Scientists have unearthed in a Sahara Desert oasis in Egypt fossils of a long-necked, four-legged, school bus-sized dinosaur that lived roughly 80 million years ago, a discovery that sheds light on a mysterious time period in the history of dinosaurs in Africa.

Researchers said on Monday the plant-eating Cretaceous Period dinosaur, named Mansourasaurus shahinae, was nearly 33 feet (10 metres) long and weighed 5.5 tons (5,000 kg) and was a member of a group called titanosaurs that included Earth's largest-ever land animals.
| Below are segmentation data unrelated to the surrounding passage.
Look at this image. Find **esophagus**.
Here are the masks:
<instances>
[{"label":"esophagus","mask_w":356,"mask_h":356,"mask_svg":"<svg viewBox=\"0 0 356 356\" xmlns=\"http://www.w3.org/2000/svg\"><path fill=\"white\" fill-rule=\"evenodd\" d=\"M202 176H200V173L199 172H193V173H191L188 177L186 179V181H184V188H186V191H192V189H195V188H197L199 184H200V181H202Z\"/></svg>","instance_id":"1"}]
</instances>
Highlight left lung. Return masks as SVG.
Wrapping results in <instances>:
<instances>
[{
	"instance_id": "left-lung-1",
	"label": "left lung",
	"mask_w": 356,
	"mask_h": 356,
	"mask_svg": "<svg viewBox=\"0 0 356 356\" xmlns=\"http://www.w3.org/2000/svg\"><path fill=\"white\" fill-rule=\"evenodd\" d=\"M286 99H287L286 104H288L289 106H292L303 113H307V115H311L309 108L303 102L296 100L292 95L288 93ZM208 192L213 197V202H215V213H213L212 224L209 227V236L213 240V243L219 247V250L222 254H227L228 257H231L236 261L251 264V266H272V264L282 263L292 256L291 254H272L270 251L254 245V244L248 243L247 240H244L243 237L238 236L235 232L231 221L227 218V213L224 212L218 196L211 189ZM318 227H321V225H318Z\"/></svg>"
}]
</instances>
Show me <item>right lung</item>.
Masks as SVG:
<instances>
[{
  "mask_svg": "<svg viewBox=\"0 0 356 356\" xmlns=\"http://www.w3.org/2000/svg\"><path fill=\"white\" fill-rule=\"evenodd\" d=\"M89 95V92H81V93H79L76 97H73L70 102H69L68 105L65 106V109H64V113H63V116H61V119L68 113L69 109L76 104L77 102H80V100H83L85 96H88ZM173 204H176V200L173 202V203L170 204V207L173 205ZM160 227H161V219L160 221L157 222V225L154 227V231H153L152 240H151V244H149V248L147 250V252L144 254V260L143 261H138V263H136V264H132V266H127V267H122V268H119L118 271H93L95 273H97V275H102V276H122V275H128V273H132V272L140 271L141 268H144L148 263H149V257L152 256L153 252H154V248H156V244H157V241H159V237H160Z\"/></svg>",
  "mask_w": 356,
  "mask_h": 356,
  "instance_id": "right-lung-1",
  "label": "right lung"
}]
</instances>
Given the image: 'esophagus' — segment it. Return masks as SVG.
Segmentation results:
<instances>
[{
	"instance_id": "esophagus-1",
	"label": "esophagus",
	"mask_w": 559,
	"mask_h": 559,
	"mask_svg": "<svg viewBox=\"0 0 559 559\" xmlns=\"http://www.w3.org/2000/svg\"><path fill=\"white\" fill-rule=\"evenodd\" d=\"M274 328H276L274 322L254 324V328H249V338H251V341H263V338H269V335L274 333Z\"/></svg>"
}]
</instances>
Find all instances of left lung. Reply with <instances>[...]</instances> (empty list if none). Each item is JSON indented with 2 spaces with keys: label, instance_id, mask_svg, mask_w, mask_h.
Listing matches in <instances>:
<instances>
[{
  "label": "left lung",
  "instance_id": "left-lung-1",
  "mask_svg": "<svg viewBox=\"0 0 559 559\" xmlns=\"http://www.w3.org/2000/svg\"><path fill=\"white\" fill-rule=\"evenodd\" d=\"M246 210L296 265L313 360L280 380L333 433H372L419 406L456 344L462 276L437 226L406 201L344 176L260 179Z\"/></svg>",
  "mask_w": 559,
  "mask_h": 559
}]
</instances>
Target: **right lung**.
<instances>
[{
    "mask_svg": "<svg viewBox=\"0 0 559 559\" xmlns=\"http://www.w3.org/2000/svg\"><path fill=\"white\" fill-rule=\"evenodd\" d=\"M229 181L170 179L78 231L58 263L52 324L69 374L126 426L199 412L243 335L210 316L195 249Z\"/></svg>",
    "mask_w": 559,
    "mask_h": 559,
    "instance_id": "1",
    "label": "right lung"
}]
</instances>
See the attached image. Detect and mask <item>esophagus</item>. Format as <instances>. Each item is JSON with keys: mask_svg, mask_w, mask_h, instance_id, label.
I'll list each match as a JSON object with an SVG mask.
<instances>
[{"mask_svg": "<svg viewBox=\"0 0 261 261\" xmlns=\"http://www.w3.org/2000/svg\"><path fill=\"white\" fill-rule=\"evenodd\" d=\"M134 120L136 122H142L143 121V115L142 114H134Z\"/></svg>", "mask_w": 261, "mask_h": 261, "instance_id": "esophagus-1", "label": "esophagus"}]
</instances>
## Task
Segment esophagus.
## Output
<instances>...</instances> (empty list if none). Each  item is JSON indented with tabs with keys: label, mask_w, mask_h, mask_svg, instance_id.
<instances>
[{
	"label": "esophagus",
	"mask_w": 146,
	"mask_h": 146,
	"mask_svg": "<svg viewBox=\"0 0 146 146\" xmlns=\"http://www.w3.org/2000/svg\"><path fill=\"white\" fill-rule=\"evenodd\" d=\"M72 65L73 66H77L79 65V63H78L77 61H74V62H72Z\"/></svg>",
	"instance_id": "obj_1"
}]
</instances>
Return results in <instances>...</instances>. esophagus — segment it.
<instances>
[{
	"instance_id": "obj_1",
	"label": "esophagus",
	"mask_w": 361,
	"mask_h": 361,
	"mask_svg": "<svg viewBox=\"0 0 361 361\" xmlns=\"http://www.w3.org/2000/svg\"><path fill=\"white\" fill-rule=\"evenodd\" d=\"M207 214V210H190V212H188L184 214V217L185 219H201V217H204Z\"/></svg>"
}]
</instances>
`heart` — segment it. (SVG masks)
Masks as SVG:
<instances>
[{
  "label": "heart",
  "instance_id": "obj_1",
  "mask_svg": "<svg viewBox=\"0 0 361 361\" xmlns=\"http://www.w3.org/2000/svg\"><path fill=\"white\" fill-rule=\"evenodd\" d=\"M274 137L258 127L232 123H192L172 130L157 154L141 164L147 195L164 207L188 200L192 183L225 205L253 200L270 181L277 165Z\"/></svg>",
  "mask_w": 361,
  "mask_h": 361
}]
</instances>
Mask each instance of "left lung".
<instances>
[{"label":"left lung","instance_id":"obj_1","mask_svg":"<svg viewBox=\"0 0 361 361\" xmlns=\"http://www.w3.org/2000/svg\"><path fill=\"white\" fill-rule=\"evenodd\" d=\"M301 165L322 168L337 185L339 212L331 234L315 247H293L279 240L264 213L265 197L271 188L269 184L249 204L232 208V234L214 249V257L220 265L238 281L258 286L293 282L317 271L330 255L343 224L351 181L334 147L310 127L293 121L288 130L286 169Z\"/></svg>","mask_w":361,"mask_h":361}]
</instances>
Like many titanosaurs, Mansourasaurus boasted bony plates called osteoderms embedded in its skin.

Mansourasaurus, which lived near the shore of the ancient ocean that preceded the Mediterranean Sea, is one of the very few dinosaurs known from the last 15 million years of the Mesozoic Era, or age of dinosaurs, on mainland Africa. Madagascar had a separate geologic history.

Its remains, found at the Dakhla Oasis in central Egypt, are the most complete of any mainland African land vertebrate during an even larger time span, the roughly 30 million years before the dinosaur mass extinction 66 million years ago, said palaeontologist Hesham Sallam of Egypt's Mansoura University, who led the study published in the journal Nature Ecology and Evolution.

The scientists recovered parts of its skull, lower jaw, neck and back vertebrae, ribs, shoulder and forelimb, back foot and osteoderms.